Today’s Poll

Melt-cycle: snowpack pedals downward as drought comes up closer in rear view mirror

Timothy Schafer Local Journalism Initiative Reporter
By Timothy Schafer Local Journalism Initiative Reporter
May 21st, 2024

If you thought you were having a bad day, think again.

The West Kootenay regional snowpack remains extremely low as May moves on, clocking in at a paltry 66 per cent of normal.

According to the Snow Survey and Water Supply Bulletin — produced by the B.C. Rivers Forecast Centre — the entire province is on the drier side of the ledger when it comes to the remaining snowpack lodged in B.C. watersheds (57 per cent on average).

In the West Kootenay, the snowpack has dropped down from 70 per cent last month. Only the South and North Thompson (74 and 67 per cent, respectively) regions, as well as the Boundary (74 per cent), sat with a higher percentage snowpack index than the West Kootenay out of 27 recorded basins.

As of May 15, the provincial snowpack is extremely low, averaging 57 per cent of normal across B.C. Last year, the provincial average was 91 per cent.

“So far, 31 per cent of peak snowpack has melted this year, driven by low elevation melt in April and the significant heat event on May 9-12,” noted the report. “Last year, temperatures were much warmer and 43 per cent of the snowpack melted by this time.”

On average, 17 per cent of the seasonal snowpack melts by May 15.

A below normal spring freshet flood hazard is expected to continue this season for most of the West Kootenay and Boundary region due to the low snowpack, but local flooding from extreme rainfall over the next six weeks is still a possibility.

“Low snowpack and seasonal runoff forecasts combined with warm seasonal weather forecasts and lingering impacts from on-going drought are creating significantly elevated drought hazards for this upcoming spring and summer,” the report explained.

 

 

Rain and snow

In general, precipitation was below normal in May for the Kootenay region as well as most of the province.

The onset of the snowmelt season has been mixed across the province. In low-to-mid elevations, particularly in plateau terrain in the B.C. Interior, early melt of a shallow snowpack has occurred and many of these areas are now snow-free.

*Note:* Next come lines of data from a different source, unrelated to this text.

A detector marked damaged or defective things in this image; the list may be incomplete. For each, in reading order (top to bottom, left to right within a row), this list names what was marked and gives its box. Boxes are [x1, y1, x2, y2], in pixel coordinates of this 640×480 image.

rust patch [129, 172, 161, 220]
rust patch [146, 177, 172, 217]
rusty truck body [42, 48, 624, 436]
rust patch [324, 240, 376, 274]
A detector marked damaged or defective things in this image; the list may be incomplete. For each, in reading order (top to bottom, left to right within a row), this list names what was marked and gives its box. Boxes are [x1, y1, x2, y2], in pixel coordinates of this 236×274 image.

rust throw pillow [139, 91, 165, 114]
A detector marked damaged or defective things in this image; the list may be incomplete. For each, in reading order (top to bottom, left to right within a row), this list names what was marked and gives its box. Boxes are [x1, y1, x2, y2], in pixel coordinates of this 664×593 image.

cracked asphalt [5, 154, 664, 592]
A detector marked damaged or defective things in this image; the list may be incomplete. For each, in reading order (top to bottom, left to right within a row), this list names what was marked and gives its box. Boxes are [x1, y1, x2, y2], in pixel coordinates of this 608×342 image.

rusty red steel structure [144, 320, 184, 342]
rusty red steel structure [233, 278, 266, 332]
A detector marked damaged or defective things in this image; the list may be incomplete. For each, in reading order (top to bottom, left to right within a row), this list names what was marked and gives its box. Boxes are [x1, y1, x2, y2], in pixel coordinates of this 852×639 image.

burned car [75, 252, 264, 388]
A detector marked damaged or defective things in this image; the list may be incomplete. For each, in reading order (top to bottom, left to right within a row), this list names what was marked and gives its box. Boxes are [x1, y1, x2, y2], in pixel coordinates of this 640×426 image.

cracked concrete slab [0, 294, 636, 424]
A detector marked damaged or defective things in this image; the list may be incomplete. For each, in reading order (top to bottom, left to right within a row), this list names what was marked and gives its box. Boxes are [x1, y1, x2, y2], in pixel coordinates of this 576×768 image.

“Higher elevation mountain snowpack has experienced a delay in melt due to cooler temperatures in late April, and some areas experienced additional late-season snow accumulation during recent unsettled weather periods,” the report explained.

 

 

Chance of weather

An El Niño advisory is still in effect, according to the Climate Prediction Center at the U.S. National Weather Service.

El Niño is the warm phase of the El Niño-Southern Oscillation (ENSO), meaning conditions trend toward warmer winters across B.C., with below normal snowpacks and earlier snowmelt.

The CPC forecasts a likely transition to ENSO-neutral conditions over the April to June 2024 period (85 per cent chance).

“A La Niña Watch remains in effect from the CPC, with increasing odds of La Niña conditions developing in June-August (60 per cent chance) and likely continuing and impacting B.C. into fall-winter 2024-25 (next year),” noted the report. “La Niña winters are often relatively cool and wet, potentially causing delayed snowmelt if cooler temperatures persist.”

Seasonal weather forecasts from Environment and Climate Change Canada (ECCC) continue to indicate a moderate likelihood (40-95 per cent chance) of above normal temperatures across all of B.C. over the May to July period.

Current projections for May to July suggest above normal precipitation in portions of the southern Interior and Kootenay.